Quote from Aileen I. Fernandez, PhD.

Background

Rimm and colleagues pursued the study because of the success of trastuzumab deruxtecan (Enhertu; AstraZeneca, Daiichi Sankyo) in treating women with nonamplified ERBB2 (HER2) breast cancer. “About 15% of breast cancer shows amplification of the ERBB2 gene,” Rimm said. "Gene amplification leads to more than 1 million copies of the HER2 protein in breast cancer cells.”

Rimm said treatment with trastuzumab (Herceptin, Genentech) has been successful among such patients for more than 25 years.

David L. Rimm, MD, PhD
David L. Rimm

“The new drug, trastuzumab deruxtecan, works on patients with many fewer copies of the HER2 protein — maybe as few as 10,000 to 20,000,” Rimm said. “So now, instead of 15% of breast cancer cases, as many as 60% to 70% of breast cancers may respond. The problem is that the assay designed to pick out the 15% of cases with more than 1 million copies of the protein does not work well to distinguish patient tumors with no copies of the protein from patient tumors with 20,000.”

Methodology

Rimm and colleagues evaluated College of American Pathologists’ proficiency surveys for HER2 expression in breast cancer from 2019 and 2020. Their analysis included scores from 1,391 to 1,452 laboratories of 40 HER2 cores from each laboratory — 20 cores twice a year, for a total of 80.

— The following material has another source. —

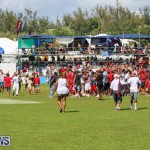 Cup Match Day 2 Bermuda, July 31 2015-164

The researchers used the HER2 assay as they would in their own laboratory and scored the two-tissue microarray. They summarized the relative frequency and distribution of each score given to every HER2 core.

Additionally, they collected a second, independent analytic data set of breast biopsies done in 2018 from the archives of the department of pathology at Yale. Eighteen board-certified pathologists read the set, which was enriched in cases with HER2 scores of 2+ and 3+.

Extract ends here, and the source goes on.